* _AIM OF THE EXERCISE_:
Reproduce all of the material below, line for line, without changing a single character.

## BEGIN RECORDS SUPPLIED

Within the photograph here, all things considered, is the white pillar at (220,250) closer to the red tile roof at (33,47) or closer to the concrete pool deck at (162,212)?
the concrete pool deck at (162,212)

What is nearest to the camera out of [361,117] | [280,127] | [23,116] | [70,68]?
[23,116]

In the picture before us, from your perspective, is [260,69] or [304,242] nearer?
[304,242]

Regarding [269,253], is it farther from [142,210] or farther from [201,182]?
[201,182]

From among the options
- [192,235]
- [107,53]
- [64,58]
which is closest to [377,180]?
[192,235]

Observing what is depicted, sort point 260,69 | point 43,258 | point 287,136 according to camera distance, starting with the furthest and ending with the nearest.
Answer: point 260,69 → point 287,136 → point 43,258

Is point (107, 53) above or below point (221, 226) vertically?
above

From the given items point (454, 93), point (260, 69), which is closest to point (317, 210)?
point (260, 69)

## END RECORDS SUPPLIED

* _RESULT FOR THIS TASK_:
Within the photograph here, all things considered, is the white pillar at (220,250) closer to the red tile roof at (33,47) or closer to the concrete pool deck at (162,212)?
the concrete pool deck at (162,212)

What is nearest to the camera out of [361,117] | [280,127] | [23,116] | [70,68]?
[23,116]

In the picture before us, from your perspective, is [260,69] or [304,242] nearer?
[304,242]

Regarding [269,253], is it farther from [142,210] or farther from [201,182]?
[201,182]

From among the options
- [192,235]
- [107,53]
- [64,58]
which is closest to [377,180]?
[192,235]

Observing what is depicted, sort point 260,69 | point 43,258 | point 287,136 according to camera distance, starting with the furthest and ending with the nearest.
Answer: point 260,69 → point 287,136 → point 43,258

Is point (107, 53) above or below point (221, 226) vertically?
above

From the given items point (454, 93), point (260, 69), which is closest to point (317, 210)?
point (260, 69)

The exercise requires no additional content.